LombokPost-Valentino Rossi, sang legenda hidup MotoGP, baru-baru ini membuat geger para penggemar balap di Indonesia. Kehadirannya di Jakarta bukan sekadar kunjungan biasa, melainkan sebuah agenda bisnis yang sarat makna.
Namun, di balik keriuhan sambutan, ada satu pertanyaan besar yang menggantung, mengapa Rossi tidak mampir ke Sirkuit Mandalika untuk menonton MotoGP, padahal kehadirannya di Indonesia bertepatan dengan ajang balap paling bergengsi tersebut?
Direktur Utama Mandalika Grand Prix Association (MGPA) Priandhi Satria mengatakan, kedatangan Rossi ke Indonesia adalah atas undangan khusus dari Pertamina. Kunjungan ini terkait dengan kerja sama antara Pertamina dan VR46 Riders Academy.
Menariknya, pihak InJourney Tourism Development Corporation (ITDC) dan MGPA justru tidak terlibat dalam perencanaan ini.
“Valentino Rossi datang ke Indonesia atas undangan Pertamina selaku pemilik VR46 Riders Academy di Mandalika. ITDC dan MGPA tidak punya hak untuk mengajak ke sini,” terang Priandhi pada wartawan, Minggu (21/9).
Pernyataan ini seolah membuka tabir, meski nama Mandalika dan Indonesia terus digaungkan, kehadiran sang bintang justru berada di bawah kendali penuh pihak sponsor.
Priandhi mengakui mereka telah menyampaikan permohonan kepada Pertamina agar Rossi bisa dibujuk untuk datang dan menonton langsung balapan di Sirkuit Mandalika pada 3-5 Oktober nanti. Namun, hingga kini, belum ada kepastian. "Kami sendiri belum mendapatkan jawaban dari Pertamina apakah Rossi bisa hadir di ajang tersebut,” tambahnya.
Fenomena ini menimbulkan spekulasi dan sedikit kekecewaan di kalangan fans. Kehadiran Rossi di Jakarta, yang begitu dekat dengan Mandalika, terasa hampa jika ia tidak ikut merayakan euforia MotoGP bersama ribuan penggemar yang memadati sirkuit.

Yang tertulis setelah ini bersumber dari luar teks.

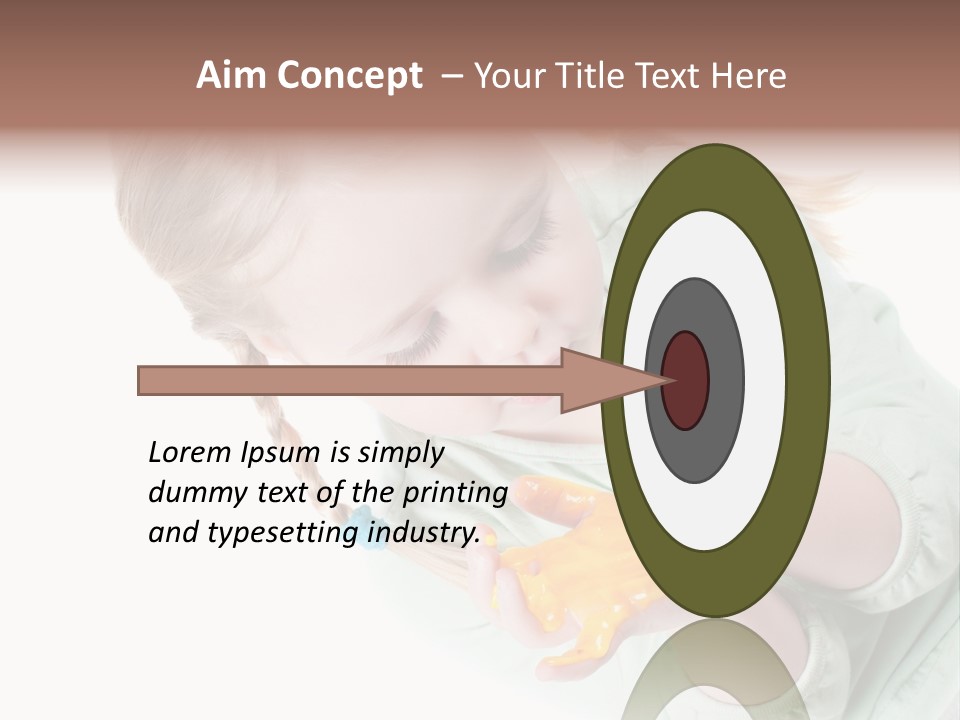 Aim Concept – Your Title Text Here

Lorem Ipsum is simply dummy text of the printing and typesetting industry.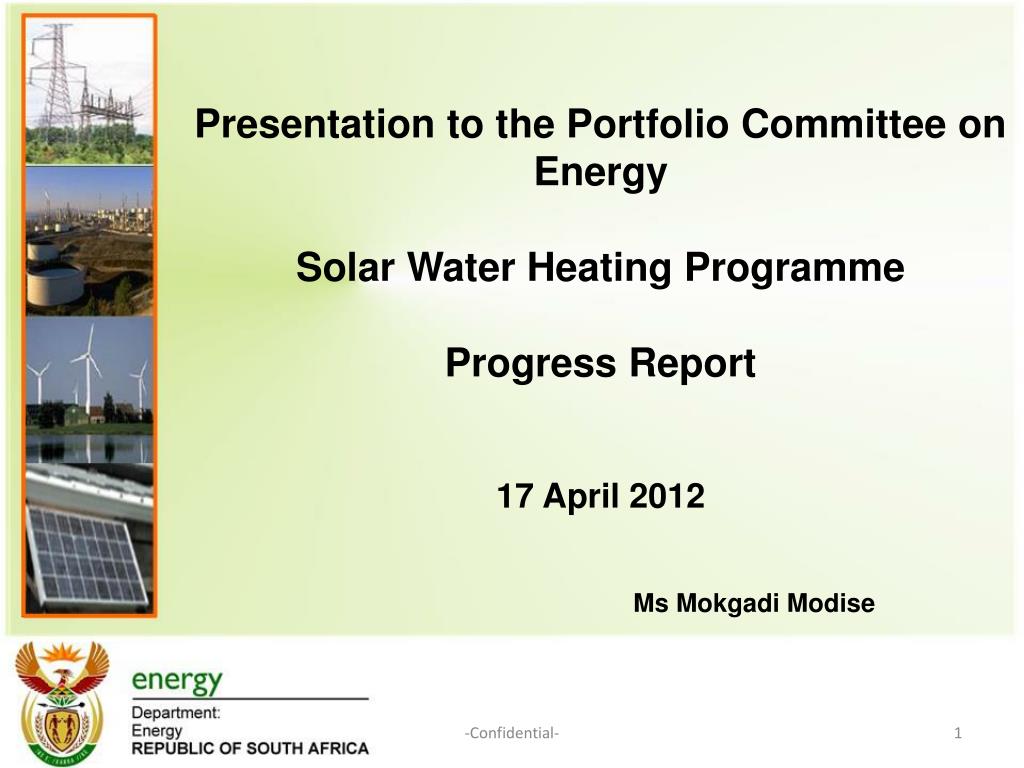 Presentation to the Portfolio Committee on Energy

Solar Water Heating Programme

Progress Report

17 April 2012

Ms Mokgadi Modise

energy

Department:
Energy
REPUBLIC OF SOUTH AFRICA

-Confidential-

1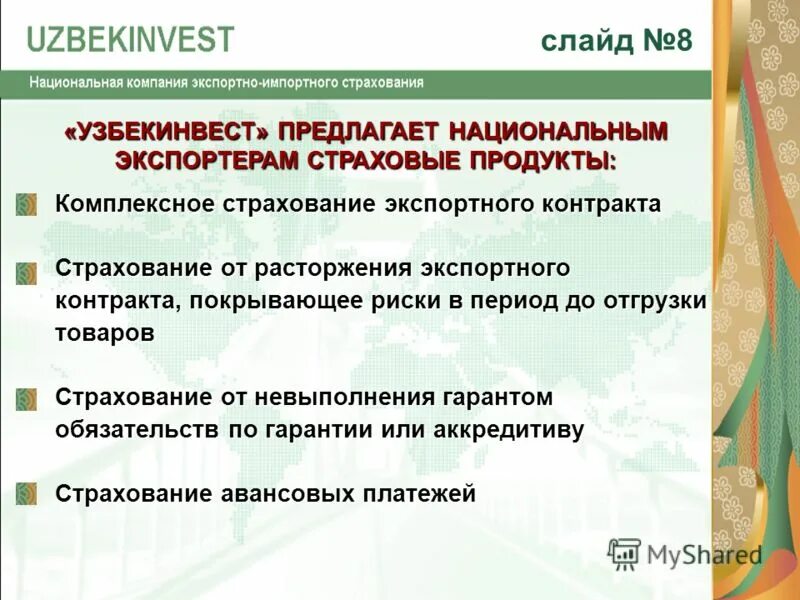 UZBEKINVEST

слайд №8

Национальная компания экспортно-импортного страхования

«УЗБЕКИНВЕСТ» ПРЕДЛАГАЕТ НАЦИОНАЛЬНЫМ ЭКСПОРТЕРАМ СТРАХОВЫЕ ПРОДУКТЫ:

Комплексное страхование экспортного контракта

Страхование от расторжения экспортного контракта, покрывающее риски в период до отгрузки товаров

Страхование от невыполнения гарантом обязательств по гарантии или аккредитиву

Страхование авансовых платежей

MyShared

Momen langka ini seharusnya bisa menjadi ajang promosi yang luar biasa bagi pariwisata Indonesia dan dunia balap nasional.
Meski demikian, ada secercah harapan. Priandhi mengungkapkan bahwa VR46 Riders Academy akan terus berlanjut di Indonesia hingga tahun depan, menandakan komitmen jangka panjang antara Pertamina dan akademi balap milik Rossi.
Ini tentu kabar baik bagi talenta-talenta muda Indonesia yang bermimpi menembus panggung MotoGP.
Namun, satu hal yang pasti, keputusan akhir ada di tangan Pertamina. Akankah mereka berhasil membujuk "The Doctor" untuk mampir ke Mandalika dan memberikan kejutan manis bagi para penggemarnya?
Atau, kedatangan Rossi kali ini akan tetap menjadi sebuah kunjungan yang murni berbau bisnis, meninggalkan jejak tanya di hati para pecinta MotoGP.